++++ Texto de lectura
Lo cierto es que según avanzaba
por las páginas del libro me iba acordando bastante de las imágenes de la
película, y conocía el truco narrativo que se esconde detrás de la atractiva
personalidad de Tyler Durden. Esto ha hecho que no haya disfrutado –o no me
haya sorprendido- como debería de averiguar quién es en realidad Tyler. Lo
cierto es que a pesar de la artificiosidad narrativa que supone la creación de
este personaje (no quiero explicitarlo más por si alguien no ha leído el libro
o visto aún la película y quiere hacerlo), la explicación de su existencia no
chirría demasiado, ya que Palahniuk se ha encargado de crear en todo momento
una atmósfera alucinatoria para su novela, una realidad de bruma mental
-explicada por el insomnio del narrador- que hace que sus páginas se puedan
leer en clave expresionista, casi como ciencia ficción incluso, o como género
preapocalíptico.
El ritmo narrativo que Palahniuk
imprime a sus páginas es implacable; no hay descansos, todo es significativo
aquí, todo hace avanzar la trama. A esto también contribuye una escritura de
frases cortas y prolija en puntos y aparte. Unas frases en muchos casos muy
sentenciosas, que buscan el eslogan contundente y la facilidad para el
subrayado juvenil; eslóganes que se acaban repitiendo con fuerza de sentencia
en la novela. Como si Palahniuk quisiera dejar muy claro su mensaje: “Nada es
estático. Todo se destruye.” (pág. 119)
No había leído nada de Chuck
Palahniuk y ahora, gracias a mi alumna de dieciséis años, lo he hecho. Creo que
he confirmado lo que pensaba de este escritor, que igual que Easton Ellis es de
pegada contundente y ritmo rápido, muy adecuado para jóvenes enfadados con el
mundo; se pasan páginas con fluidez (los norteamericanos son unos escritores
por lo general muy profesionales) y el interés por la historia contada no
decae, pero, sin desmerecer sus virtudes (el mismo Palahniuk nos cuenta en un
prólogo que muchas expresiones de su novela, sobre todo las que parafrasean su
famoso “La primera regla del Club de la Lucha es no hablar del Club de la
Lucha”, se han convertido ya en cultura popular, lo que me parece un logro
notable; además de haber sabido hacer una lectura muy acertada de los miedos de
una época de aparente bonanza) creo que ahora mismo prefiero un análisis más
sosegado de la sociedad norteamericana. En breve me pondré con David Foster Wallace o con Richard Ford.
++++++++
++++ Material proporcionado
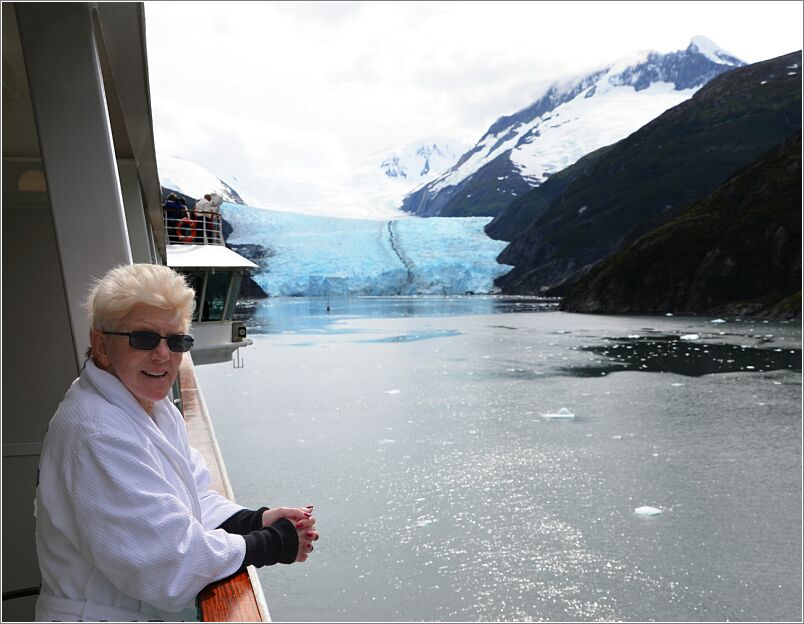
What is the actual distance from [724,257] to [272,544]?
2304 inches

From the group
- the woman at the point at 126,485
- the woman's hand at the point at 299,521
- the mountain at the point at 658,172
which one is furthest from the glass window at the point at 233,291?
the mountain at the point at 658,172

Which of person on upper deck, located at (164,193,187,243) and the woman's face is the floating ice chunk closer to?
person on upper deck, located at (164,193,187,243)

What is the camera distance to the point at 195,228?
16.6m

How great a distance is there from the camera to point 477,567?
38.0 feet

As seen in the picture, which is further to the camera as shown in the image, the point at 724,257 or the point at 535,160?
the point at 535,160

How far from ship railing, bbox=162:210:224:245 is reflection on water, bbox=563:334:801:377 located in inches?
597

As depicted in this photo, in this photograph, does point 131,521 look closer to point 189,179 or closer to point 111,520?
point 111,520

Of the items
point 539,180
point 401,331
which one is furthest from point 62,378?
point 539,180

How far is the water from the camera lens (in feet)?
35.1

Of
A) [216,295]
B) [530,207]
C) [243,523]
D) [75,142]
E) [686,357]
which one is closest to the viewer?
[243,523]

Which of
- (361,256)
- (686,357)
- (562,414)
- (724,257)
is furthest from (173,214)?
(361,256)

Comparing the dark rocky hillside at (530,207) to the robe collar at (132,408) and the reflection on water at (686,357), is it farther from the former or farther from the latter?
the robe collar at (132,408)

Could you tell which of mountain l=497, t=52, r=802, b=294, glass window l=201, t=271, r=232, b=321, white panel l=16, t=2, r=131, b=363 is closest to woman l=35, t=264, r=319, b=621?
white panel l=16, t=2, r=131, b=363

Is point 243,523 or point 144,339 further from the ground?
point 144,339
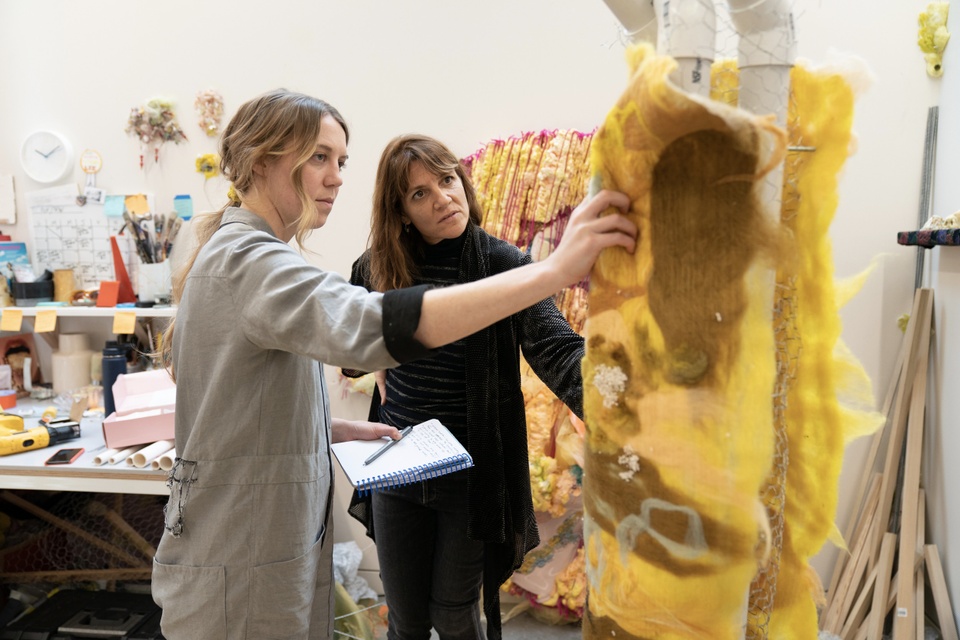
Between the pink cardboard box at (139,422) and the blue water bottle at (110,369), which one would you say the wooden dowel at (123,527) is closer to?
the blue water bottle at (110,369)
++++++++
Tarea: ¿Puedes extraer literalmente del texto sobre la novela de Palahniuk el fragmento que va desde “Lo cierto es” hasta “preapocalíptico.”, ambos incluidos? El material es independiente del texto de lectura.

Respuesta:
Lo cierto es que según avanzaba
por las páginas del libro me iba acordando bastante de las imágenes de la
película, y conocía el truco narrativo que se esconde detrás de la atractiva
personalidad de Tyler Durden. Esto ha hecho que no haya disfrutado –o no me
haya sorprendido- como debería de averiguar quién es en realidad Tyler. Lo
cierto es que a pesar de la artificiosidad narrativa que supone la creación de
este personaje (no quiero explicitarlo más por si alguien no ha leído el libro
o visto aún la película y quiere hacerlo), la explicación de su existencia no
chirría demasiado, ya que Palahniuk se ha encargado de crear en todo momento
una atmósfera alucinatoria para su novela, una realidad de bruma mental
-explicada por el insomnio del narrador- que hace que sus páginas se puedan
leer en clave expresionista, casi como ciencia ficción incluso, o como género
preapocalíptico.